The Brooklyn Nets went all-in on James Harden, surrendering control of their first-round picks through 2027 and sacrificing depth in exchange for superstar talent that (they hope) will give them a better shot at a championship.
It was a bold bet. Maybe even a desperate one. The Harden trade presents several unknowns and risks—not the least of which is that it might not even make the Nets objectively better this season, because: defense. But on some level, you've got to admire the commitment.
As a result of various future draft encumbrances, most of the top-flight championship-chasing squads cannot trade a first-round pick. The Los Angeles Lakers, Los Angeles Clippers, Miami Heat and Milwaukee Bucks all have their hands tied, so they can't realistically put together a package for a superstar.
The Utah Jazz belong in the next tier down, but they're already vet-heavy, won't trade Donovan Mitchell and can't offer a first-rounder until 2026. They're out, too. The Phoenix Suns can't move a first until 2027 and basically already swung their win-now move by adding Chris Paul.
A few other secondary title threats have the assets to go big.

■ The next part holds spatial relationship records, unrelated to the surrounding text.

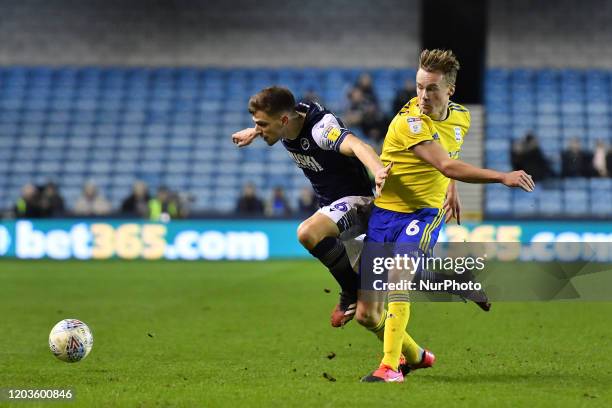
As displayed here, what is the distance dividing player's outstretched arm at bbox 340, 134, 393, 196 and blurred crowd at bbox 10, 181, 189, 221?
46.4ft

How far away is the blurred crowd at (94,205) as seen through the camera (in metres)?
20.7

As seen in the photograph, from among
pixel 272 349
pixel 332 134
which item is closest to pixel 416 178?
pixel 332 134

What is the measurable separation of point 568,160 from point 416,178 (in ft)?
51.6

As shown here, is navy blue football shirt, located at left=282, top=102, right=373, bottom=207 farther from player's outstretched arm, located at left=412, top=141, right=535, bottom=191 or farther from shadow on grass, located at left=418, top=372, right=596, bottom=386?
shadow on grass, located at left=418, top=372, right=596, bottom=386

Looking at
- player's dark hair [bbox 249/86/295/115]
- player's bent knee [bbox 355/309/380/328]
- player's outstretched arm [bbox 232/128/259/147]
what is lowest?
player's bent knee [bbox 355/309/380/328]

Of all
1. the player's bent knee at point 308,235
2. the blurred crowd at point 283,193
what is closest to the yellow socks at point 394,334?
the player's bent knee at point 308,235

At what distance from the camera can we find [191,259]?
20391 millimetres

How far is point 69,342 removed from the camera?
290 inches

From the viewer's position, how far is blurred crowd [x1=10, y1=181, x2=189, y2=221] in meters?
20.7

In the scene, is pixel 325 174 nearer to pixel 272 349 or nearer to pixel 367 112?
pixel 272 349

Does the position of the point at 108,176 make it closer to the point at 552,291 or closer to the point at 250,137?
the point at 552,291

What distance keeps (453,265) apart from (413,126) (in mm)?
1140

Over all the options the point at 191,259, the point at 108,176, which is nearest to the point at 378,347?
the point at 191,259

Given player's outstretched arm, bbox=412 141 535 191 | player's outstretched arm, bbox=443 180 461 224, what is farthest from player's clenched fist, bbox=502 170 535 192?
player's outstretched arm, bbox=443 180 461 224
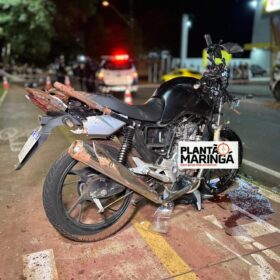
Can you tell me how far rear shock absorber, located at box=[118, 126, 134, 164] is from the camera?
3150 mm

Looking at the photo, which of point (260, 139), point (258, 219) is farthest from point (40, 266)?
point (260, 139)

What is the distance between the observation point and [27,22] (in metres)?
20.0

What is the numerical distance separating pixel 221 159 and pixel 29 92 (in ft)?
6.68

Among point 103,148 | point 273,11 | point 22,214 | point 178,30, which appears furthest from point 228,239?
point 178,30

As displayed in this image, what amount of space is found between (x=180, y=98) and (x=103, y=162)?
1.07m

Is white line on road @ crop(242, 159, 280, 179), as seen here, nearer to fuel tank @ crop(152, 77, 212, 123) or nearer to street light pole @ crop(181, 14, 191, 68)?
fuel tank @ crop(152, 77, 212, 123)

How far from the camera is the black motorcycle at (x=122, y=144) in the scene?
2973 mm

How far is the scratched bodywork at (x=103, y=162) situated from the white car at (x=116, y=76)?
38.8ft

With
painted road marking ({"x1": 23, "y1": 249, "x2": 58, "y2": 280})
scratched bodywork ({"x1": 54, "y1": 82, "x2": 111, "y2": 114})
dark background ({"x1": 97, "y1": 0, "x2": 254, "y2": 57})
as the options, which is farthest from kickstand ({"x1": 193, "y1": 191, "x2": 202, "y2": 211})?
dark background ({"x1": 97, "y1": 0, "x2": 254, "y2": 57})

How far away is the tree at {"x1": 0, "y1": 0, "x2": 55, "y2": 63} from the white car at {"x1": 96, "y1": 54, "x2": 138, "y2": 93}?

Let's see what's possible if those organizations were to be overtaken by a Nets-ian level of win-now-at-all-costs conviction.
Boston Celtics: Nikola Vucevic
Boston Celtics Get: Nikola Vucevic
Orlando Magic Get: Marcus Smart, Payton Pritchard, Tristan Thompson, Robert Williams III, unprotected 2022 first-round pick
The Boston Celtics' $28.5 million trade exception, generated in the Gordon Hayward deal over the offseason, isn't actually worth that much. Because Boston used its taxpayer mid-level exception, it's hard-capped this year, which means it can only use $21.8 million of its TPE.
That rules out using it on pricier trade targets, but it's still one of Boston's most valuable tools. The Celtics could use it to get Aaron Gordon from the Orlando Magic, for example.
Dreaming bigger would require the Celtics to package a bunch of salary and attach it to draft compensation. Maybe their trade partners would rather have picks and salary relief than a wad of unwanted cash, but the Celtics could acquire a higher-end piece this way. And they have the assets to pull it off.
Nikola Vucevic is one of the best offensive centers in the game, and he's been part of quality Magic defenses for several years now. Boston head coach Brad Stevens has a track record of conjuring schematic magic to produce strong defenses with less-than-ideal personnel up front, so we should trust him to make it work with Vooch.
To get him, the Celtics would need to surrender Marcus Smart, Payton Pritchard, Tristan Thompson (can't move until Feb. 28) and Robert Williams III, plus at least one unprotected first-rounder.
That sounds like a lot, especially with Pritchard and Smart involved. But this raises the Celtics' offensive ceiling with a spacer and scorer at the 5 like they've never had before. Daniel Theis could slip into the reserve role for which he's better suited, still providing defensive optionality against the right matchups. Meanwhile, Vucevic could produce a supercharged version of the bygone Al Horford era with his high-volume scoring.
It's risky, but that's kind of the point here.
Dallas Mavericks: Victor Oladipo
Dallas Mavericks Get: Victor Oladipo
Houston Rockets Get: James Johnson, Tyrell Terry, Josh Green and a lottery-protected 2026 first-round pick
The Dallas Mavericks will have to wait until Feb. 2 to test the waters on this one, as league rules preclude Victor Oladipo from being traded again (as part of a multi-player package) until 19 days after he was last dealt.
That's no big deal. Dallas can wait until then.